WHAT IS REQUIRED: Would you go through the records below and copy each line with the string "States"?

RECORD SET:
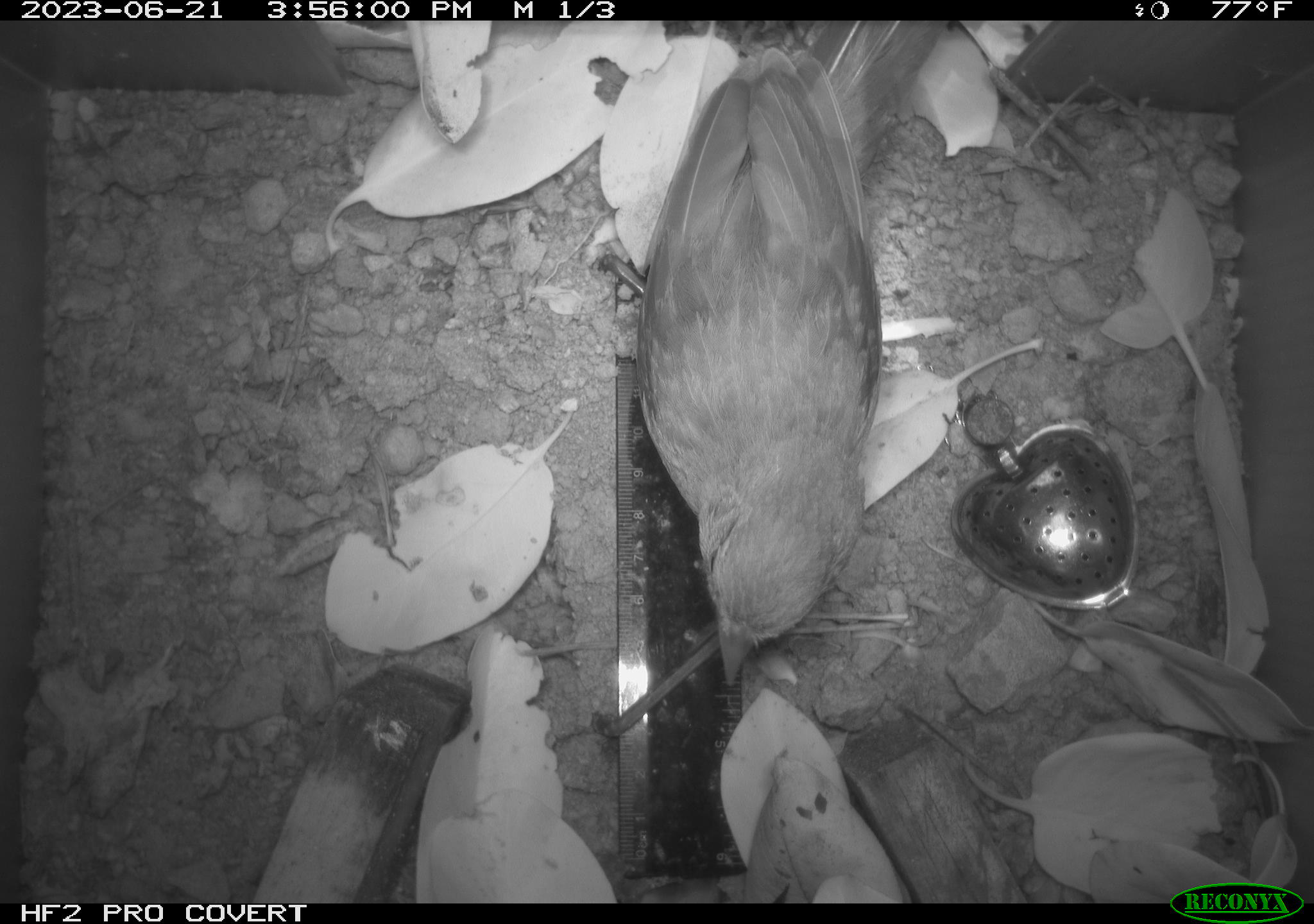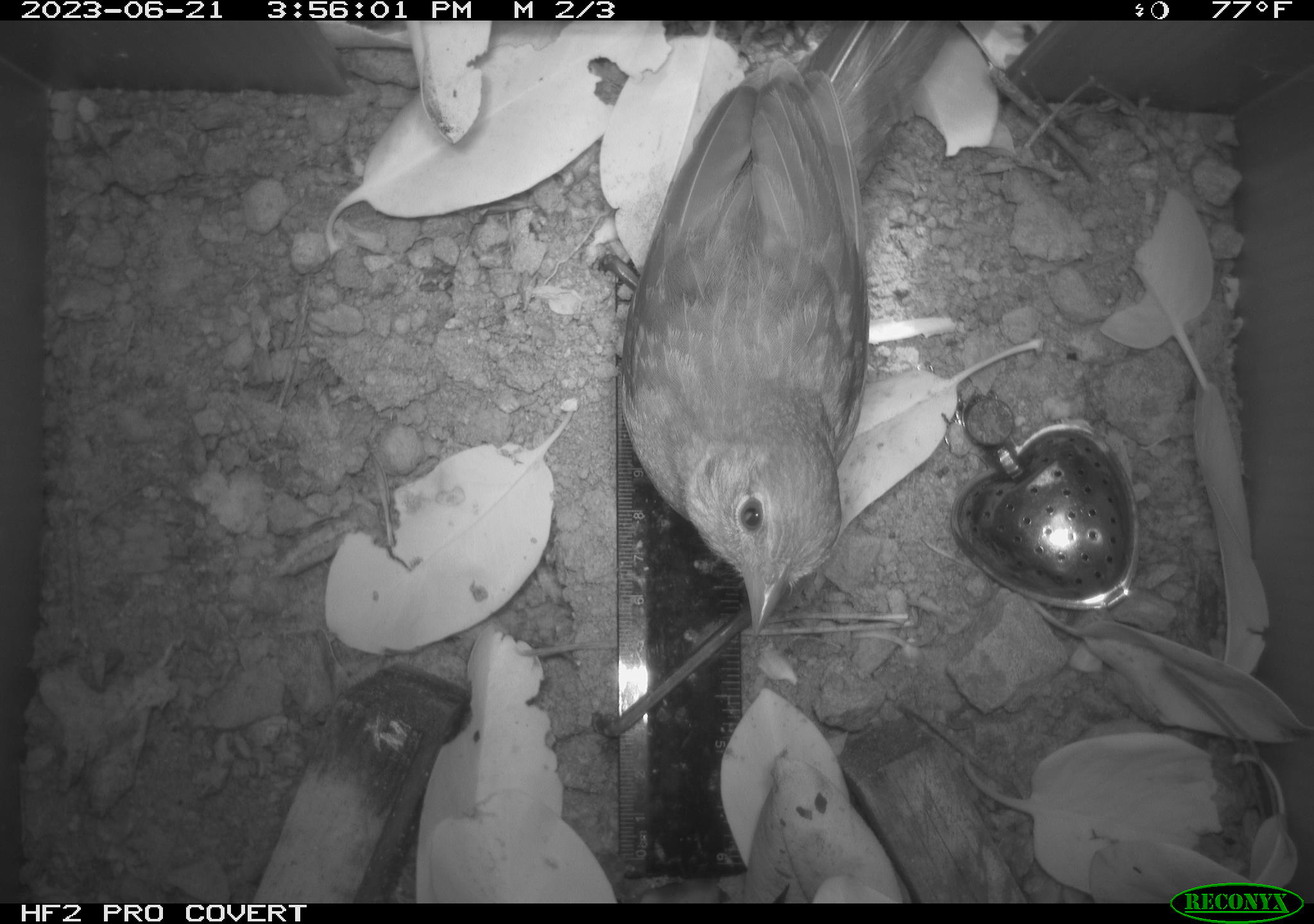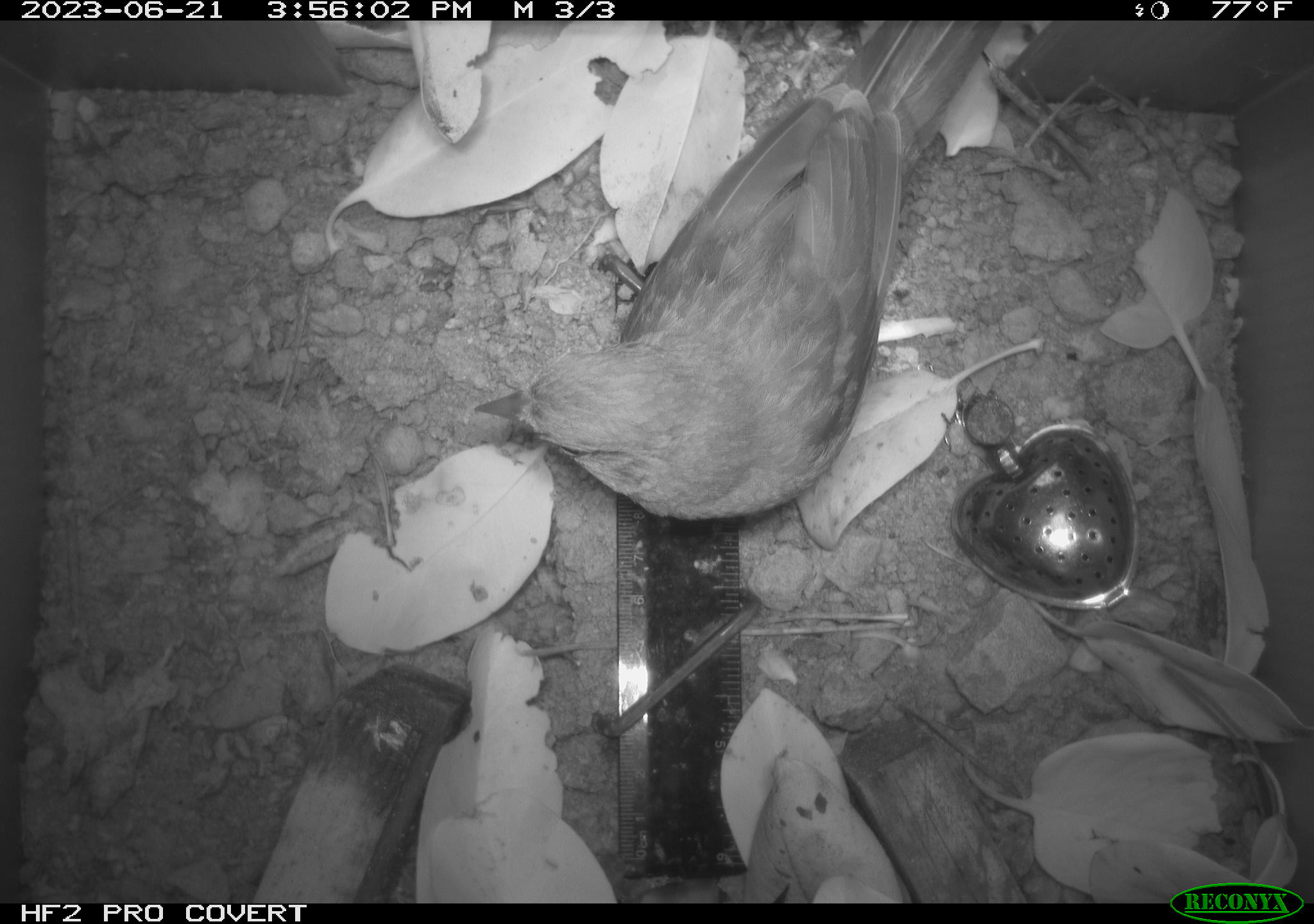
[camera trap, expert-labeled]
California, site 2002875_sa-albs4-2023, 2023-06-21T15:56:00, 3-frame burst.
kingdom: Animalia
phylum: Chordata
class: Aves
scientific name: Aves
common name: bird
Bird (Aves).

--

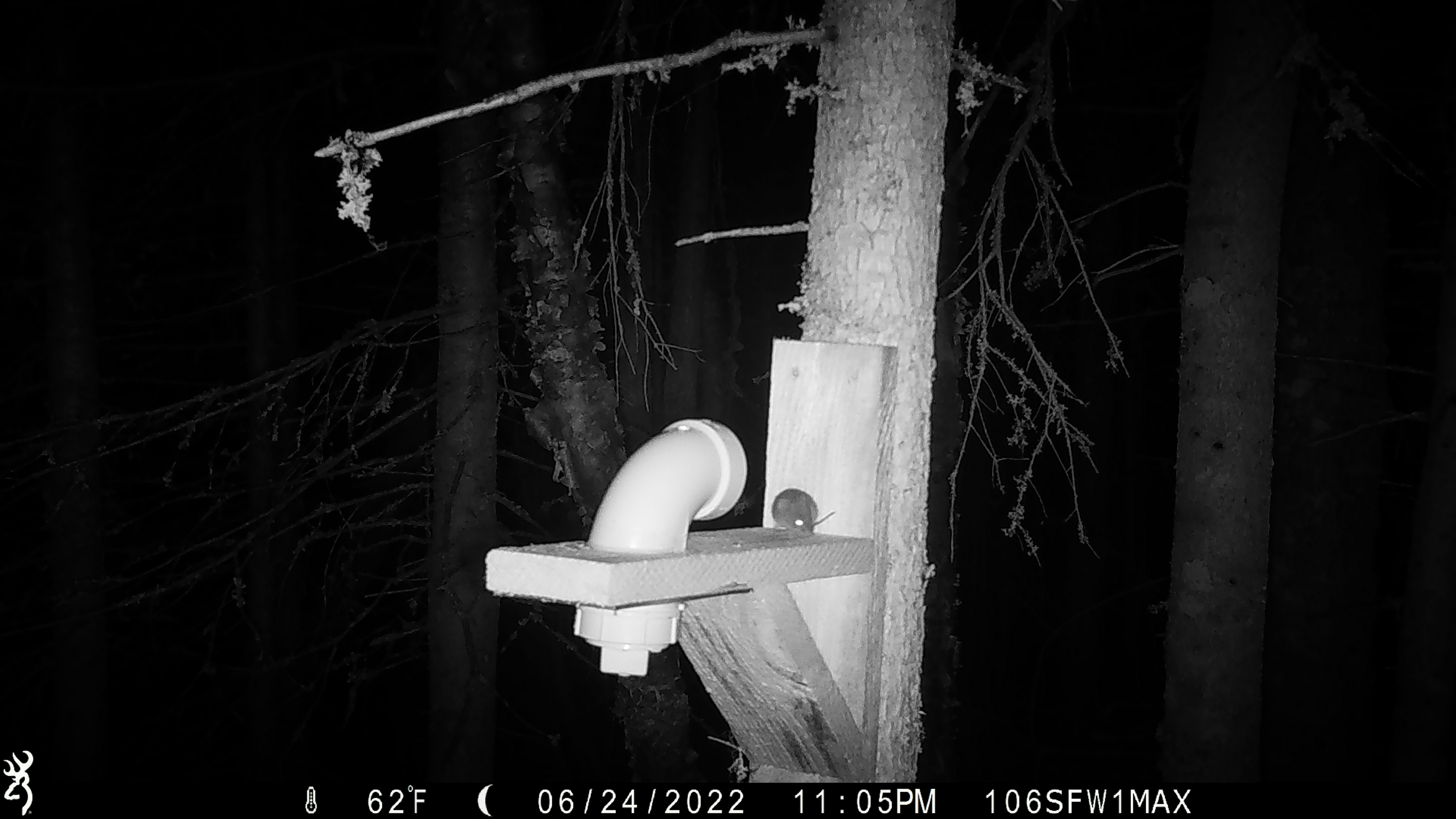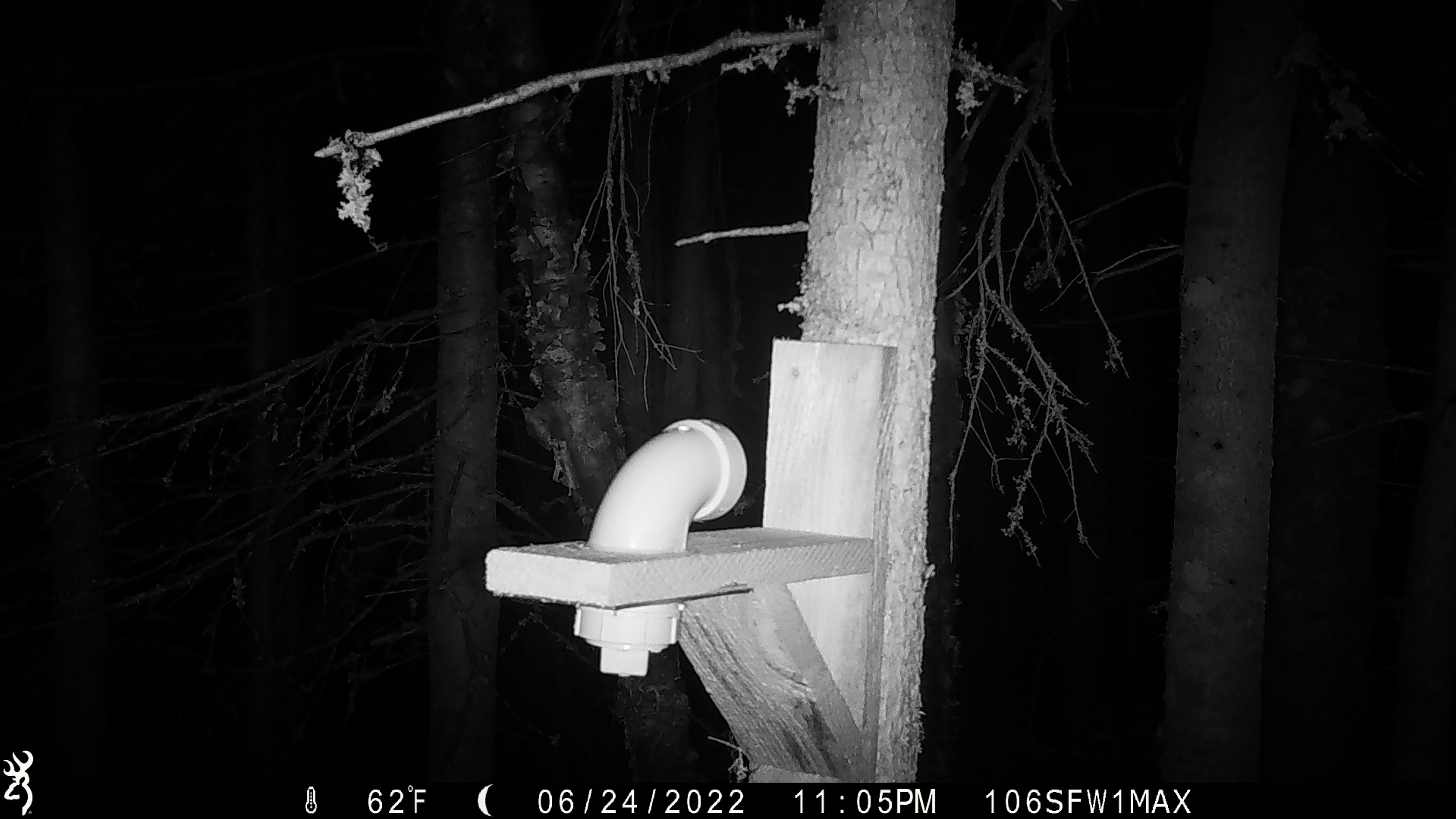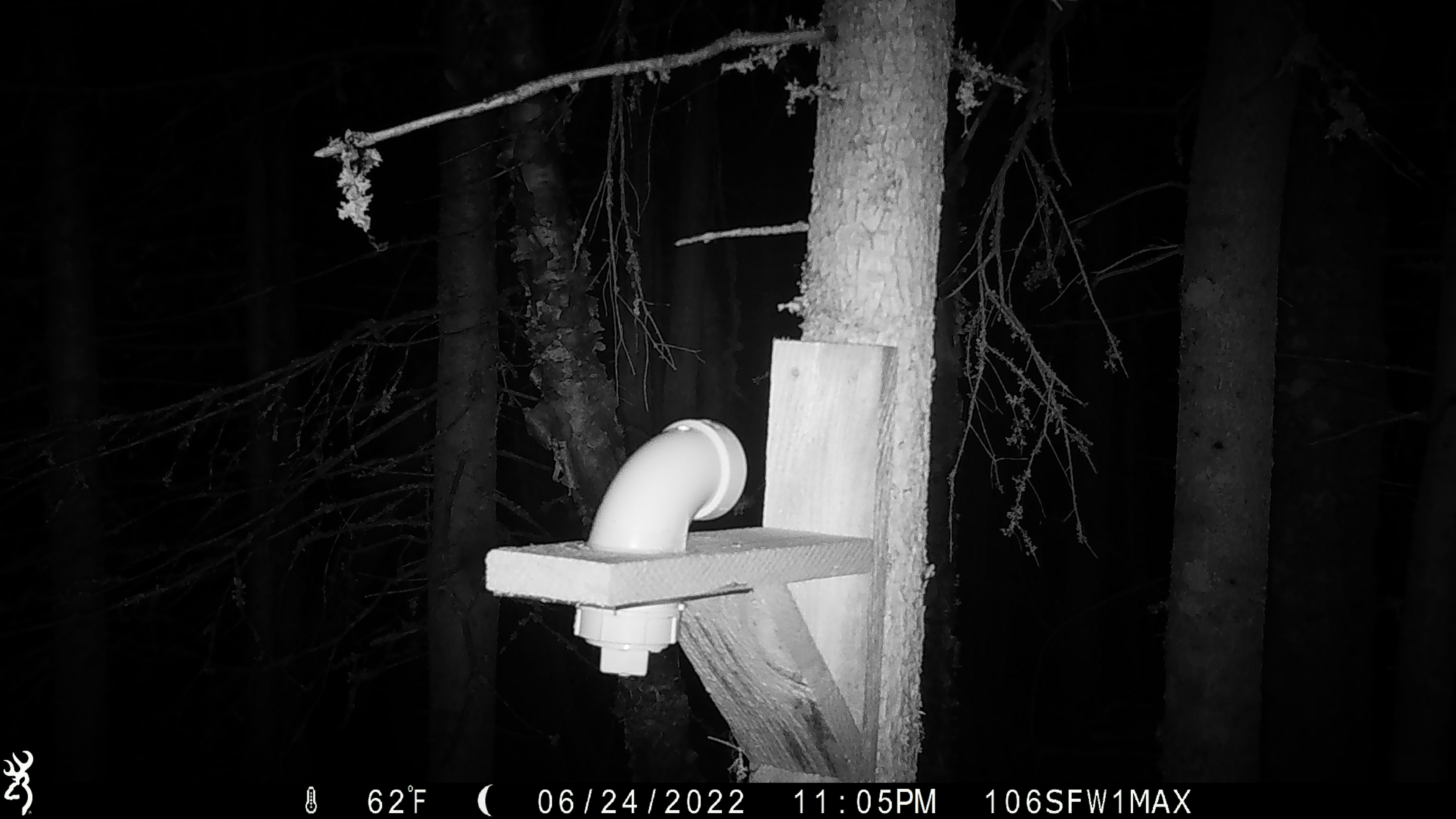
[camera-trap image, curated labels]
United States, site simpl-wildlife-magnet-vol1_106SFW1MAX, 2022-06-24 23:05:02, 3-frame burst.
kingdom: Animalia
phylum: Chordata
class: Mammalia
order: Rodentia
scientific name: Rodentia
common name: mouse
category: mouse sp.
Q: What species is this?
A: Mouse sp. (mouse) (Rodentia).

* * *

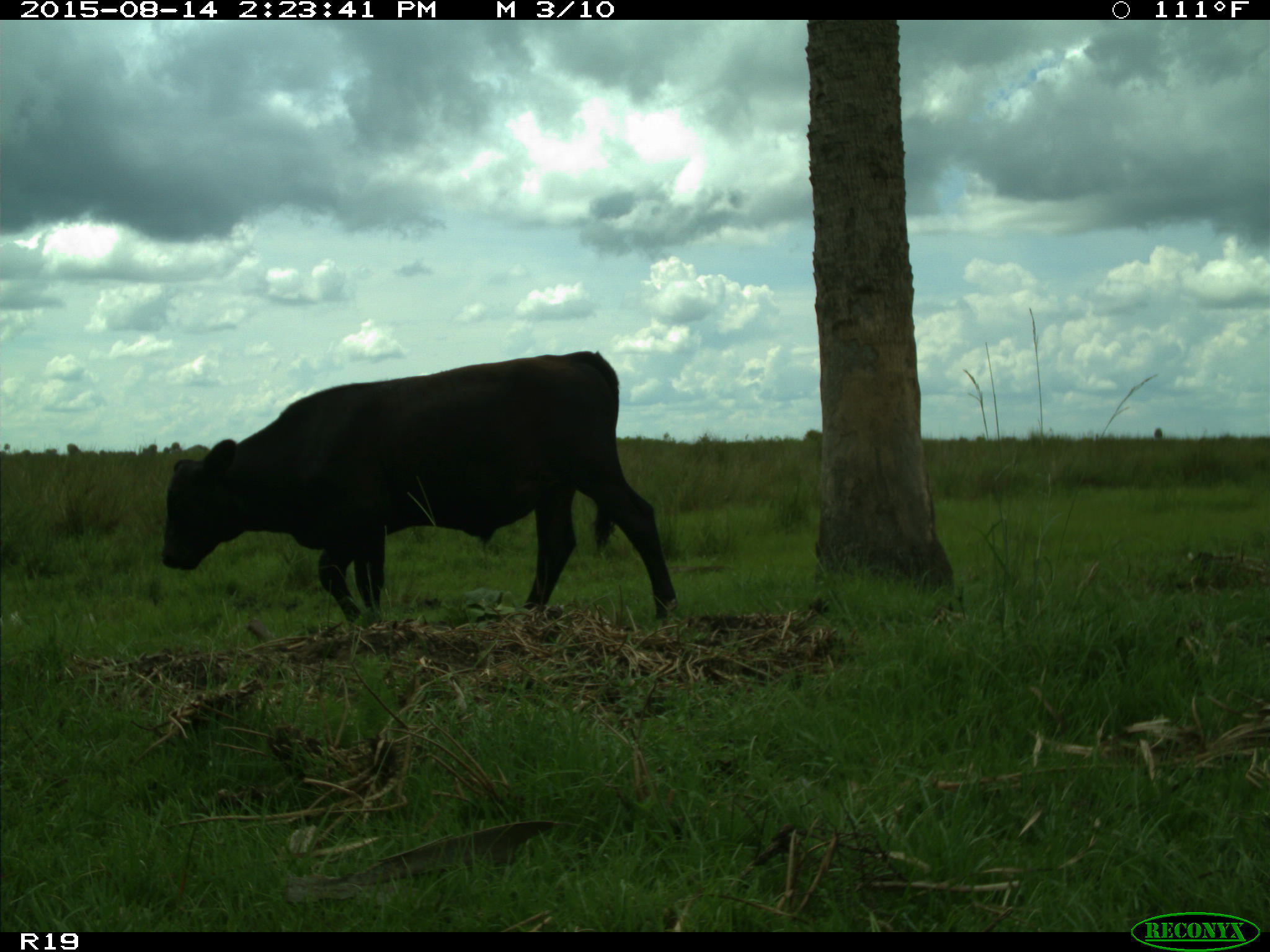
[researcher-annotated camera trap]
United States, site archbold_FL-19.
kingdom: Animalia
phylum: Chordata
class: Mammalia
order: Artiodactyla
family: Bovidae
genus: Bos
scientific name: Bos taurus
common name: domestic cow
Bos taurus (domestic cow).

ANSWER SECTION:
United States, site simpl-wildlife-magnet-vol1_106SFW1MAX, 2022-06-24 23:05:02, 3-frame burst.
United States, site archbold_FL-19.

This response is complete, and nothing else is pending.